From this table, I approximated the relative price and performance for each component in the storage spectrum.

The result was the “cloud storage banana” graph.  In this graph, enterprise storage is clustered in the “compromise” quadrant where there’s a high price for relatively low performance.  The cloud persistence refuses to be clustered at all.  To save cost and enable distributed data, applications will use cheap but slow object storage.  This drives the need for high speed RAM based cache and distributed buses. These approaches are required when developers build fault tolerance at the application level.

Enterprises have enjoyed the false luxury of perceived hardware reliability.  Where these assumptions are removed, applications are freed to scale more gracefully and consider resource cost in their consumption plans.

When we compare the enterprise Pandora’s box storage to the cloud persistence banana, a more general pattern emerges.  The cloud persistence pattern represents a fragmentation of monolithic, IT controlled services into a more functional driven architecture.  In this case, we see desire for speed, distribution and cost forcing change to application design patterns.

We also see similar dispersion patterns driving changes in compute and networking conventions.

So next time your corporate IT refuses to deploy Rabbit MQ or MemCacheD, just remember my mother’s sage advice for cloud architects: “time flies like an arrow, fruit flies like an banana.”

Ready to Fail

Or How Monte Python taught me to program

Sometimes you learn the most from boring conference calls.  In this case, I was listening to a deployment that was so painfully reference-example super-redundant by-the-book that I could have completed the presenter’s sentences.  Except that he kept complaining about the cost.  It turns out that our typical failure-proofed belt-and-suspenders infrastructure is really, really expensive.

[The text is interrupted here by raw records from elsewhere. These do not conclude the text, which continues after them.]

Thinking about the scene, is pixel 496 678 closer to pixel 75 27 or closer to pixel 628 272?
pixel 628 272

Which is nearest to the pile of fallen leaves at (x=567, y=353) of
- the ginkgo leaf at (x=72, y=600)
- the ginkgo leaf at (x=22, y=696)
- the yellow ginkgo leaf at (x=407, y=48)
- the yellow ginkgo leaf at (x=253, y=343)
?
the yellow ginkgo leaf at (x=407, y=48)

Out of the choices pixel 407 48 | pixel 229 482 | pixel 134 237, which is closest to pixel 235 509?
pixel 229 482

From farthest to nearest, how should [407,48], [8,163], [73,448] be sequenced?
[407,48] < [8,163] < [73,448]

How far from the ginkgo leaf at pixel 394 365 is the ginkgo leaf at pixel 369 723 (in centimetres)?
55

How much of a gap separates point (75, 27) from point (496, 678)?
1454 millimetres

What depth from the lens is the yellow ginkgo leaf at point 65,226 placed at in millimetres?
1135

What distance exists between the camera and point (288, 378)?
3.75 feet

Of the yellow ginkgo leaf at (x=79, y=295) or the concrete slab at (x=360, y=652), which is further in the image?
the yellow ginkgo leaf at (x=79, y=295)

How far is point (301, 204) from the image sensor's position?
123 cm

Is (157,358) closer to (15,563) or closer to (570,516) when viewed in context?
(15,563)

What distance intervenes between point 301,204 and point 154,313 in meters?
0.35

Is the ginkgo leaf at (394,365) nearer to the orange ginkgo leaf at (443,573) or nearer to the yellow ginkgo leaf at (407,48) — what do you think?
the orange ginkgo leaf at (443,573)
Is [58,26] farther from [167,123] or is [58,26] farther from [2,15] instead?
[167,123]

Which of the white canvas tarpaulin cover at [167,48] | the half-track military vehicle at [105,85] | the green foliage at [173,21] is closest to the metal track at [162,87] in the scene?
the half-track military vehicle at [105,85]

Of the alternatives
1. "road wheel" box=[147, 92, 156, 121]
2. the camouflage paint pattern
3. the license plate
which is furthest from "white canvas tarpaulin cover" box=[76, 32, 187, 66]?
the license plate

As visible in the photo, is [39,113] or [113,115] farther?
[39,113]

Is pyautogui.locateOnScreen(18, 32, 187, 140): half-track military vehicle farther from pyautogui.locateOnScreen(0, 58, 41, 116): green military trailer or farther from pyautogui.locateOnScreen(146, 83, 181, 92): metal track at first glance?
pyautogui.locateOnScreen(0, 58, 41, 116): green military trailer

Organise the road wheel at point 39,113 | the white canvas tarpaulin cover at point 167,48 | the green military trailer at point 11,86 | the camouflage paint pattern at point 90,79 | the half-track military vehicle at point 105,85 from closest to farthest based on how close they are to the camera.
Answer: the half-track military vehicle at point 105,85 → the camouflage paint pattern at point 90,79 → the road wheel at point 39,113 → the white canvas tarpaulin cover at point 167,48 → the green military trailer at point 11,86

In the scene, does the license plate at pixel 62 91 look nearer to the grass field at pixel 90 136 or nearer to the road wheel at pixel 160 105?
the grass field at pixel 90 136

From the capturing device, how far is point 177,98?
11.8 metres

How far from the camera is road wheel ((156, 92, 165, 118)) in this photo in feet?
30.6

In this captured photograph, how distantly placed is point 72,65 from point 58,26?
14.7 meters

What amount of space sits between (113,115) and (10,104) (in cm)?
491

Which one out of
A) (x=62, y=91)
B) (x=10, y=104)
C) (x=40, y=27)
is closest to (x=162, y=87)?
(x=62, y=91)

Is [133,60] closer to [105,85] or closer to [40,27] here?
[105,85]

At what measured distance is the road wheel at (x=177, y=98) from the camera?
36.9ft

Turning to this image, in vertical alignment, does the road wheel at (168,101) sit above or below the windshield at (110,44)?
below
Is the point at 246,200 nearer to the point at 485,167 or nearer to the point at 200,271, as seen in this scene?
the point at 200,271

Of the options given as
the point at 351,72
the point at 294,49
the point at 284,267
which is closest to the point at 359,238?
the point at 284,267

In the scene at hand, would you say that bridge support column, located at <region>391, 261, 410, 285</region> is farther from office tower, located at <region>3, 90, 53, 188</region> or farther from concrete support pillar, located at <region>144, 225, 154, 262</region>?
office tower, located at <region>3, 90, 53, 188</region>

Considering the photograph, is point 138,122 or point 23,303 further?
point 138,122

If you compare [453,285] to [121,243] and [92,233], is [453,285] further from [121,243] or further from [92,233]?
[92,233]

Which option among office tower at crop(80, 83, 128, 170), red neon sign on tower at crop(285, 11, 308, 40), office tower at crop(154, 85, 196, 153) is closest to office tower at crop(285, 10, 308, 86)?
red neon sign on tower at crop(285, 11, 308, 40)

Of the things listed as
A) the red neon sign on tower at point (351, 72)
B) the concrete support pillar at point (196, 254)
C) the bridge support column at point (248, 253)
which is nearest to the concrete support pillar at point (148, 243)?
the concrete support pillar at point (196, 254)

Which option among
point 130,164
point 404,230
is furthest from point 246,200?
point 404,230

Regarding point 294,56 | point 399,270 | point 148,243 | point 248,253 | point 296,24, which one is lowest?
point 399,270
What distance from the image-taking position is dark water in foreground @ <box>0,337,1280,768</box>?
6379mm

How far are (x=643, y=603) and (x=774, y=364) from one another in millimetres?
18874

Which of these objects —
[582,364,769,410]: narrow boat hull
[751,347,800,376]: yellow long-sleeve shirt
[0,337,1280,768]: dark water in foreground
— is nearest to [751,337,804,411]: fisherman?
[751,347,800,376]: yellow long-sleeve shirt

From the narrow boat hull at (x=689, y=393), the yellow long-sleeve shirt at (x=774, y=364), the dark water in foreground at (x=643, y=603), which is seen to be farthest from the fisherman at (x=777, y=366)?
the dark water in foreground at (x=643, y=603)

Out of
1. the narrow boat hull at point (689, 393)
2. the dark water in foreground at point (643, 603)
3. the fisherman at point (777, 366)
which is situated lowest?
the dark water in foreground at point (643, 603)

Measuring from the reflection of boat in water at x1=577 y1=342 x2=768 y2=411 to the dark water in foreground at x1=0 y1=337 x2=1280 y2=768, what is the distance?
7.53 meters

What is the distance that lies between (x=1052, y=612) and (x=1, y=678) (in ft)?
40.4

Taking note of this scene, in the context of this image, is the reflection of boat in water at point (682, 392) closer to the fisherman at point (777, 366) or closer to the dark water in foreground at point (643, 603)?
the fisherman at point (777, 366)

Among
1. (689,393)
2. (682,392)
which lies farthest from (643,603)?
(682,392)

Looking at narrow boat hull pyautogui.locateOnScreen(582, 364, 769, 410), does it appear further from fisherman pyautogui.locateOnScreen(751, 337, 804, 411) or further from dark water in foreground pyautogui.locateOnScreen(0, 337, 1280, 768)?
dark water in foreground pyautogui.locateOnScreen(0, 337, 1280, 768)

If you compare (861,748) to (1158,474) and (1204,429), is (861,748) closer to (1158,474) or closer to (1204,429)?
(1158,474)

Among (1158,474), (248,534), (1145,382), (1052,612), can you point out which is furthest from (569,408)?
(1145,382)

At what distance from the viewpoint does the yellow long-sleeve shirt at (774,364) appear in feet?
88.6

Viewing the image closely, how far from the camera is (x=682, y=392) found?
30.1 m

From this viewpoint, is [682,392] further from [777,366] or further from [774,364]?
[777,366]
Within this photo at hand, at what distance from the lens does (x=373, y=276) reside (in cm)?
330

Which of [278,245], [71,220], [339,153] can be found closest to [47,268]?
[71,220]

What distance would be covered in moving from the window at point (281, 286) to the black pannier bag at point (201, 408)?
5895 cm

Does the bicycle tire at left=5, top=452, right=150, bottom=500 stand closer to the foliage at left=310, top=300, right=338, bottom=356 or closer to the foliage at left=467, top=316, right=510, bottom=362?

Shouldn’t our applications be Monte Python’s Black Knight yelling “It’s just a flesh wound!  Come back and fight!”   Instead, we’ve grown to tolerate princess applications that throw a tantrum of over skim milk instead of organic soy in their mochaito.

Making an application failure-ready requires a mindset change.  It means taking of our architecture space suit and donning our welding helmet.

Fragility is often born from complexity and complexity is the compounded interest from system design assumptions.

Let’s consider a transactional SQL database.  I love relational databases.  Really, I do.  Just typing SELECT * FROM or LEFT OUTER JOIN gives me XKCD-like goose bumps.  Unfortunately, they are as fragile as Cinderella’s glass slippers.  The whole concept of relational databases requires a complex web of sophisticated data integrity we’ve been able to take for granted.  The web requires intricate locking mechanisms that make data replication tricky.  We could take it for granted because our operations people have built up super-complex triple-redundant infrastructure so that we did not have to consider what happens when the database can’t perform its magic.

What is the real cost for that magic?

I’m learning about CouchDB.  It’s not a relational database, it a distributed JSON document warehouse with smart indexing.  And compared some of the fine grained features of SQL, it’s an arc welder.   The data in CouchDB is loosely structured (JSON!) and relationships are ad hoc.  The system doesn’t care (let alone enforce) that if you’ve maintained referential integrity within the document – it just wants to make sure that the documents are stored, replicated, and indexed.   The goodness here is that CouchDB allows you to distribute your data broadly so that it can be local and redundant.  Even better, weak structure allows you to evolve your schema agilely (look for a future post on this topic).

If you’re cringing about lack referential integrity then get over it – every SQL backed application I ever wrote required RI double-checking anyway!

If you’re cringing about possible dirty reads or race conditions then get over it – every SQL backed application I ever wrote required collision protection too!

I’m not pitching CouchDB (or similar) is a SQL replacement.   I’m holding it up as an example of a pragmatic approach to failure-ready design.   I’m asking you to think about the hidden complexity and consequential fragility that you may blindly inherit.

So cut off my arms and legs – I can still spit on your shoes.